The Background Check Initiative

How the Background Check Initiative Works

The Background Check Initiative will close a loophole in Nevada law by requiring criminal background checks for all gun sales, with reasonable exceptions for family, hunting, and self-defense.

Under The Background Check Initiative, unlicensed sellers will meet their buyers at a licensed gun dealer. Over 97% of Nevadans live within 10 miles of a licensed gun dealer, so this would be easy and convenient.

If the gun dealer agrees to help process the sale, the dealer will conduct a background check on the potential buyer and comply with state and federal law as though transferring the gun from the dealer’s own inventory, except that the dealer will contact the federal National Instant Background Check System instead of the state Central Repository for Nevada Records of Criminal History.

Ninety percent of checks are completed in 90 seconds or less. For those that are not, the seller can take the gun with him or her while the check is being completed, provided the buyer and seller return to the dealer to complete the transfer.

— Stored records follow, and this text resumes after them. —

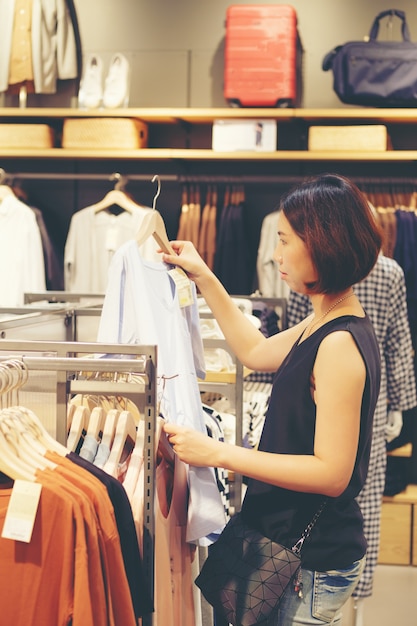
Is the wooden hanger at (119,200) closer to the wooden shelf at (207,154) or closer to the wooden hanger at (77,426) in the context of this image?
the wooden shelf at (207,154)

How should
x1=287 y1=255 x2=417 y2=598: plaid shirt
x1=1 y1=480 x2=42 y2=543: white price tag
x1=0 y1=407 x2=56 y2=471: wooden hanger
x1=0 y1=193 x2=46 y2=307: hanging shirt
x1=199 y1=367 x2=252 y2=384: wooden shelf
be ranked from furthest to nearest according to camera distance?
x1=0 y1=193 x2=46 y2=307: hanging shirt → x1=287 y1=255 x2=417 y2=598: plaid shirt → x1=199 y1=367 x2=252 y2=384: wooden shelf → x1=0 y1=407 x2=56 y2=471: wooden hanger → x1=1 y1=480 x2=42 y2=543: white price tag

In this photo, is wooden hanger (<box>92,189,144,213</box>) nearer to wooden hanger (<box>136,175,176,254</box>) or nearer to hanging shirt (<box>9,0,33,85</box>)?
hanging shirt (<box>9,0,33,85</box>)

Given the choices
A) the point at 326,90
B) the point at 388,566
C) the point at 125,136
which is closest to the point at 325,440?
the point at 388,566

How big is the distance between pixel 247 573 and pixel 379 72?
11.3ft

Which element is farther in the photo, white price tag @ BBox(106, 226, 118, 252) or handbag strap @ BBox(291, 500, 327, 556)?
white price tag @ BBox(106, 226, 118, 252)

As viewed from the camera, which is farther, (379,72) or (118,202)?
(118,202)

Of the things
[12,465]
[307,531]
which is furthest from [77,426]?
[307,531]

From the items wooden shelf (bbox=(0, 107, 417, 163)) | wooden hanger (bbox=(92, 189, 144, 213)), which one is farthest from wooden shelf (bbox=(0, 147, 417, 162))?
wooden hanger (bbox=(92, 189, 144, 213))

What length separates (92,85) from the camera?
4.86 metres

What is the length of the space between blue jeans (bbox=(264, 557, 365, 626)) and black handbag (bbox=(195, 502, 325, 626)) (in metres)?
0.02

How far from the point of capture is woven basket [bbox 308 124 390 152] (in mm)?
4492

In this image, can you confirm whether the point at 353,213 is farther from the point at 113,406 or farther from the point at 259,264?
the point at 259,264

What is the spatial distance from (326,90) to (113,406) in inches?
141

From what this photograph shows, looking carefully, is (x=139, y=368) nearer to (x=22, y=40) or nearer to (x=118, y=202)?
(x=118, y=202)
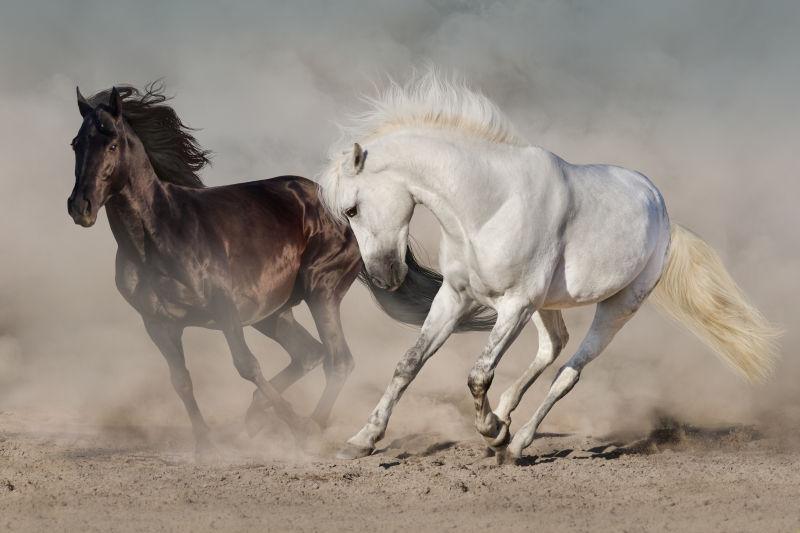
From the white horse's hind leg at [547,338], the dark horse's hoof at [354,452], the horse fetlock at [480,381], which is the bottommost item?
the dark horse's hoof at [354,452]

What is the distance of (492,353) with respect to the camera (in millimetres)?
6027

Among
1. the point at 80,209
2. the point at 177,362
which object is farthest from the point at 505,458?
the point at 80,209

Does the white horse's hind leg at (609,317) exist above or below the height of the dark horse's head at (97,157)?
below

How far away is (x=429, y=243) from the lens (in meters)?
12.0

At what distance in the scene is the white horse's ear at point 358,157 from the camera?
591cm

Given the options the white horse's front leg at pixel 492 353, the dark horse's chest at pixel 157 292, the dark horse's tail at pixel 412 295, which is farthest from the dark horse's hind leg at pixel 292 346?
the white horse's front leg at pixel 492 353

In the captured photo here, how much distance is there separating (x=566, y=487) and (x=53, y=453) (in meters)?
2.81

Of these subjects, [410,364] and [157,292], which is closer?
[410,364]

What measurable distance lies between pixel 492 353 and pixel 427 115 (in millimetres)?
1311

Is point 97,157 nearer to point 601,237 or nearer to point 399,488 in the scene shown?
point 399,488

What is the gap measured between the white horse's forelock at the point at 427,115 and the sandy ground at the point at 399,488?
1529 mm

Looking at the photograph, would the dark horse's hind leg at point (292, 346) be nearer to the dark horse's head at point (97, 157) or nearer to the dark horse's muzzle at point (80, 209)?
the dark horse's head at point (97, 157)

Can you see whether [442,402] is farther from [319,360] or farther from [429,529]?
[429,529]

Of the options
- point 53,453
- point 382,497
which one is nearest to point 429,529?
point 382,497
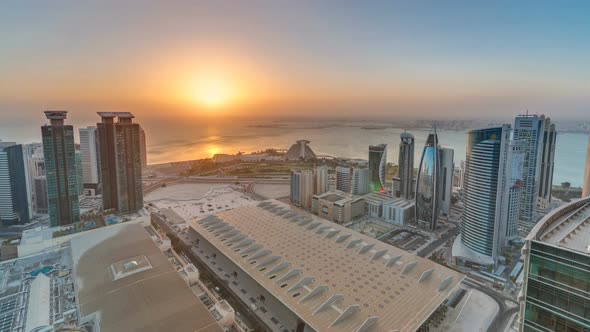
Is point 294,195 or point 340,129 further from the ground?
point 340,129

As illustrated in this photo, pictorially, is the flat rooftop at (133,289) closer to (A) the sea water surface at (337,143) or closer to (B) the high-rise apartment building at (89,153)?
(B) the high-rise apartment building at (89,153)

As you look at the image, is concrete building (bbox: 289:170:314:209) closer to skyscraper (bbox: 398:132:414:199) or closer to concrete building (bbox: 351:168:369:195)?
concrete building (bbox: 351:168:369:195)

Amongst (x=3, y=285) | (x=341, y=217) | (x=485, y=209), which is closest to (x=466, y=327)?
(x=485, y=209)

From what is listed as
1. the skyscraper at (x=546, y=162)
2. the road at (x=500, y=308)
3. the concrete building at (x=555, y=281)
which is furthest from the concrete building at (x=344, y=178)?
the concrete building at (x=555, y=281)

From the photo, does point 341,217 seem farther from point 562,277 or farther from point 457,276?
point 562,277

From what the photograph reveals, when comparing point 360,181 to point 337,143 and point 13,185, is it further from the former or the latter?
point 337,143

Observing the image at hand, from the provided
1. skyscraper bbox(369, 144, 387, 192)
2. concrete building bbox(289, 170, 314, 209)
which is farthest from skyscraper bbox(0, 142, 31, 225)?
skyscraper bbox(369, 144, 387, 192)
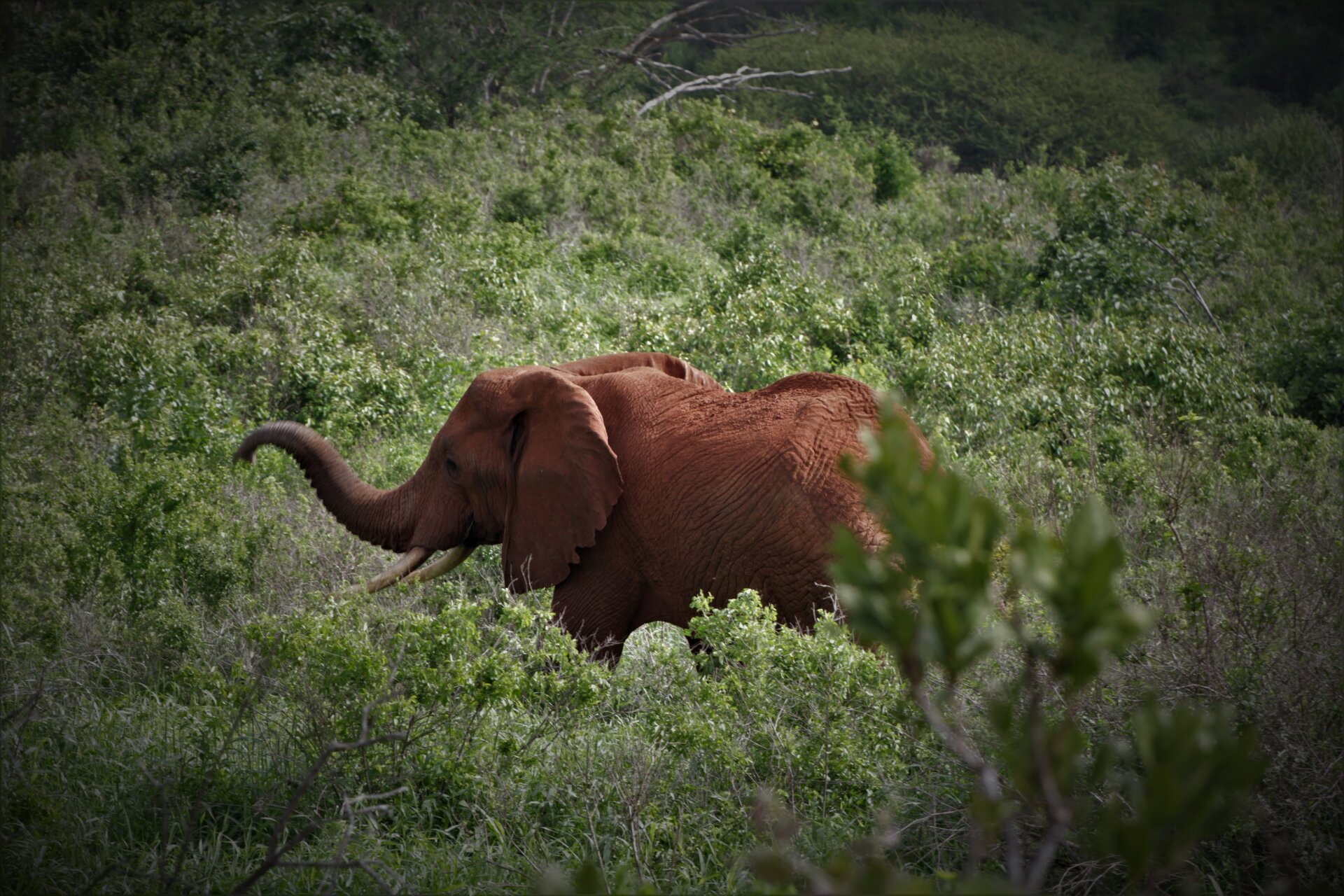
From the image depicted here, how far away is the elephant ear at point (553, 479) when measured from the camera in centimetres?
533

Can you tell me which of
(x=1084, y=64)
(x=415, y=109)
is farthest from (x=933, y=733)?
(x=1084, y=64)

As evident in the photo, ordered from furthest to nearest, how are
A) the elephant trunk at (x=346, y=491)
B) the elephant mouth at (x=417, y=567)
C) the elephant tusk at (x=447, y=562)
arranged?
the elephant trunk at (x=346, y=491) < the elephant tusk at (x=447, y=562) < the elephant mouth at (x=417, y=567)

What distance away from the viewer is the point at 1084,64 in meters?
30.0

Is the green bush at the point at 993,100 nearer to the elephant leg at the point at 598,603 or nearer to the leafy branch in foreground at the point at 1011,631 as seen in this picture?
the elephant leg at the point at 598,603

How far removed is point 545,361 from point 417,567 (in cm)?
324

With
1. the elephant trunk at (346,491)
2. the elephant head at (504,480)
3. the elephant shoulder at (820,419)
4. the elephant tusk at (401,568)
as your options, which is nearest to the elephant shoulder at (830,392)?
the elephant shoulder at (820,419)

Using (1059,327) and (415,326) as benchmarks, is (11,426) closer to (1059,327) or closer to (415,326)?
(415,326)

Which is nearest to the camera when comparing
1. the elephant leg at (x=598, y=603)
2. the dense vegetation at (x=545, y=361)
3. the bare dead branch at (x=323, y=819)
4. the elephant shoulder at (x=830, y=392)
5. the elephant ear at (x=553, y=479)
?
the bare dead branch at (x=323, y=819)

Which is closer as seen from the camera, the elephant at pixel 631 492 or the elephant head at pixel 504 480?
the elephant at pixel 631 492

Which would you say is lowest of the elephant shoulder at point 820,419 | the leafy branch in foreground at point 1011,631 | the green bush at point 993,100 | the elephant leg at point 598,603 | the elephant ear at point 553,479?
the green bush at point 993,100

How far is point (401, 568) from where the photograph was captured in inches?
233

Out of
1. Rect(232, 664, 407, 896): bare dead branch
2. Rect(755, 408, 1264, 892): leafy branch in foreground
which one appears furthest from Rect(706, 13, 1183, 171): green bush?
Rect(755, 408, 1264, 892): leafy branch in foreground

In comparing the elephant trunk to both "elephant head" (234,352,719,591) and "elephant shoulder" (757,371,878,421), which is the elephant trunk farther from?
"elephant shoulder" (757,371,878,421)

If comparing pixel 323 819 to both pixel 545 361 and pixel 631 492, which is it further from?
pixel 545 361
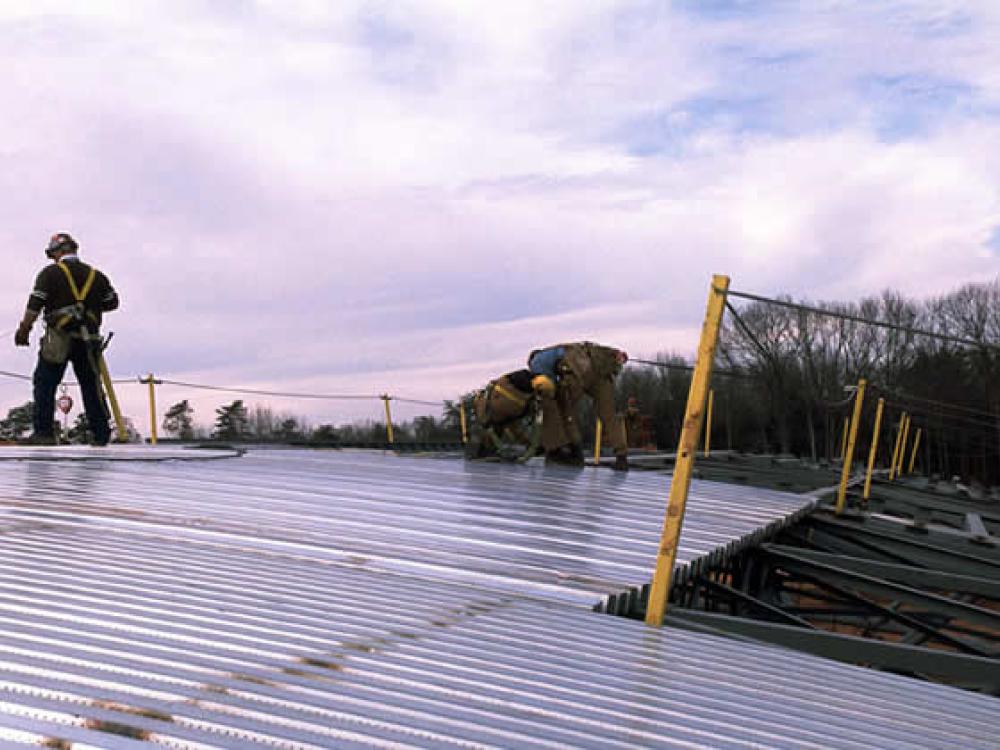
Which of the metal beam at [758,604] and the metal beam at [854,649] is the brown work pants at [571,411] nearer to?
the metal beam at [758,604]

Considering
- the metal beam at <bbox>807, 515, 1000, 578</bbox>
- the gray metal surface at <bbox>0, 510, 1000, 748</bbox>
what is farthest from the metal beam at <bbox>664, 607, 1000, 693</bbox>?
the metal beam at <bbox>807, 515, 1000, 578</bbox>

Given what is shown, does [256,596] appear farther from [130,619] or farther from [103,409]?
[103,409]

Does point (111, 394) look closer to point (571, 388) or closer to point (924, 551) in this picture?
point (571, 388)

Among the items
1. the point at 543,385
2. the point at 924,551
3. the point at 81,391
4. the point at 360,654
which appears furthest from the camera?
the point at 543,385

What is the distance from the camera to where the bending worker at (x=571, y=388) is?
32.3 feet

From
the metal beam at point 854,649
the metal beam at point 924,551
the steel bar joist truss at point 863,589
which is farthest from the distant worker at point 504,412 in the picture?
the metal beam at point 854,649

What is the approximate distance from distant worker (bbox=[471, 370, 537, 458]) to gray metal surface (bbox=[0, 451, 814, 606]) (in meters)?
1.48

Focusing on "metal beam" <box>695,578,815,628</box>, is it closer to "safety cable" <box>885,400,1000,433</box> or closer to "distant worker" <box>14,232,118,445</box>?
"distant worker" <box>14,232,118,445</box>

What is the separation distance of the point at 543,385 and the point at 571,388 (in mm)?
477

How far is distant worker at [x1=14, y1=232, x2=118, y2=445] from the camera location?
8531mm

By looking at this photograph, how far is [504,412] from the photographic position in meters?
10.2

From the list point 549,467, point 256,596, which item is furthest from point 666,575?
point 549,467

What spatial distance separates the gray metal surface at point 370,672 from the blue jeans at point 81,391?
5011 mm

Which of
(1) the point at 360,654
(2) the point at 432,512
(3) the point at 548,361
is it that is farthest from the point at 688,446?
(3) the point at 548,361
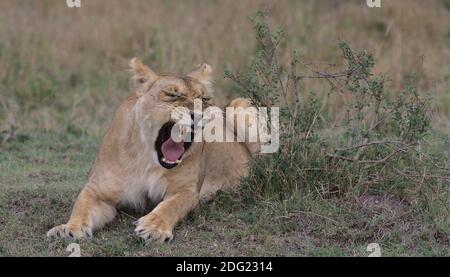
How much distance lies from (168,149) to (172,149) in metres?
0.02

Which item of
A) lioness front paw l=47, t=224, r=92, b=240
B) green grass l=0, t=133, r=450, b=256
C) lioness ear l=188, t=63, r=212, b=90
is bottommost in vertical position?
green grass l=0, t=133, r=450, b=256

The Background Check Initiative exempts certain transfers from the background check requirement:

  • Transfers by or to a law enforcement agency or a peace officer, security guard, or member of the armed forces acting within the course and scope of his or her employment or official duties;
  • Transfers of antique firearms;
  • Transfers between immediate family members, which means spouses and domes- tic partners and any of the following relations, whether by whole or half blood, adoption, or step-relation: parents, children, siblings, grandparents, grandchildren, aunts, uncles, nieces, and nephews.
  • Transfers to executors of estates or trusts that occur upon the death of the owner of a gun;
  • Temporary transfers for self-defense, hunting and trapping, target-shooting, and organized competitions and performances;
  • Temporary transfers that occur exclusively while in the presence of the transferor, provided the transferor has no reason to believe that the transferee is prohibited from having guns or will use the gun in a crime.